A second genomic fragment with a size of 2,573 bp containing a 16S rRNA gene very similar to OTU2 (98.5% identity) (Contig_DtesH9) was also recovered after the first capture (Fig 5). To improve our data on this contig, a second capture experiment was performed using two novel capture probes (H9-1 and H9-2) derived from the retrieved sequence together with the initial library constructed from the 68 m sample. This allowed the isolation of five additional genomic fragments ranging in size from 990 to 1,512 bp. Their assembly (threshold at 98% identity) resulted in a consensus sequence of 3,178 bp including the nearly complete 16S rRNA gene, a gene encoding a protein annotated as hypothetical (most similar to DhcVS_900), a gene encoding an acylphosphatase, as well as threonine and tyrosine tRNA genes (Fig 5). The closest homologs for the hypothetical protein and the tRNAs were found among DEH strains (S4 Table). We confirmed the existence of this genomic fragment at 68 m depth in Lake Pavin by PCR amplification using the 27F universal 16S rRNA gene primer and a reverse primer (E1-1R, S1 Table) targeting the threonine tRNA gene (amplicon E1R27FG9, Fig 5). Three of the genes detected in this contig (genes for 16S rRNA, the hypothetical protein and acylphosphatase) were also found at the same locus in most Dehalococcoides genomes, but with a different organization. Overall, our results showed that 16S and 23S rRNA genes are physically distant in the genome of Lake Pavin phylotypes represented by OTU1 and OTU2. Hence, those strains seem to have rRNA gene features as outlined in previously sequenced DEH.

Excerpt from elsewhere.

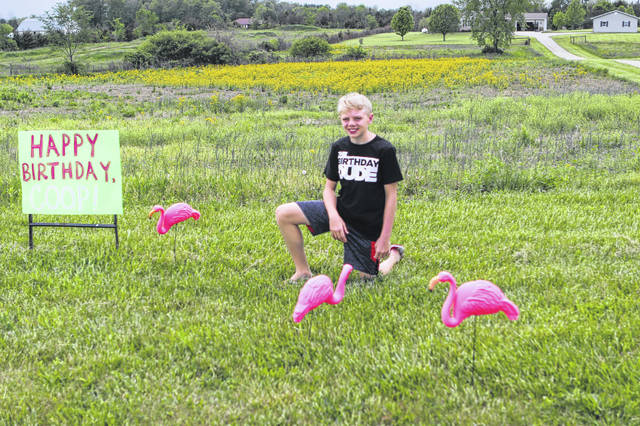 "Cooper Echols, of Sidney, got ""flocked"" for his 12th birthday. His family filled his yard with pink flamingos and then held a surprise birthday parade was held because of the COVID-19 pandemic."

Capturing DEH gDNA fragments using rdhA gene probes

Chromosomes of cultivated and sequenced DEH strains carry 10 to 36 different rdhA genes [4648]. These rdhA genes are not strongly conserved making it difficult to define broad capture probes [49]. In this context, one of the strategies adopted to isolate rdhA genes from Lake Pavin was based on the exploration of a previously described metagenomic dataset (MG-RAST ID: 4487833.3) [39] to detect rdhA signatures followed by specific sequence enrichment using our gene capture method. Only one rdhA homologous sequence (478 bp) was detected in the metagenomic dataset. It encoded a protein with 62% amino acid identity with the tetrachloroethene reductive dehalogenase (PceA) of Heliobacterium modesticaldum Ice1 (YP_001680129). The most similar rdhA gene in DEH had 50% protein identity over a stretch of 80 amino acids. We confirmed the presence of this sequence in Lake Pavin by PCR amplification and then used it to design a specific capture probe (Capt_rdase, Fig 6, S2 Table).

Fig 6. Genomic fragments obtained using the specific-gene capture approach targeting an rdhA sequence identified in a Lake Pavin metagenome [39].

The genomic fragments were recovered from the 68 m-depth sample by specific-gene capture approach using probes targeting a rdhA gene (first and second capture experiments) and a hypothetical protein (second capture experiment) identified in Lake Pavin water column. Capt_rdase, RdaseH8-1, RdaseH8-2, RdaseH8-3 and RdaseH8-4: capture probes.

After capture, we sequenced thirty clones. One contig (Contig_RdaseH8) with a size of 2,538 bp contained a nearly complete sequence of the targeted rdhA (1,056 bp, 55% protein identity across 333 amino acids with H. modesticaldum PceA) and a second nearly complete gene encoding a hypothetical protein (most similar to DhcVS_220, acc. no. ACZ61382) (Fig 6). This second protein was ∼62% identical along an alignment of 300 amino acids with a protein only found in Dehalococcoides (S4 Table). A second capture experiment using four additional probes (RdaseH8-1, RdaseH8-2, RdaseH8-3 and RdaseH8-4, Fig 6, S2 Table) provided two additional fragments of 2,228 (RdaseD8E12) and 3,258 bp (RdaseD8E3). These fragments contained sequences with high nucleotide identity with the gene DhcVS_220 but not to the targeted rdhA gene (S4 Table). The largest fragment harbored three genes encoding hypothetical proteins. Two of them (most similar to DhcVS_300, acc. no. ACZ61461, and DhcVS_301, acc. no. ACZ61462) were commonly found in most DEH strains (48–50% and 56–63% protein identity, respectively) (Fig 6) but not in any other bacterial genomes.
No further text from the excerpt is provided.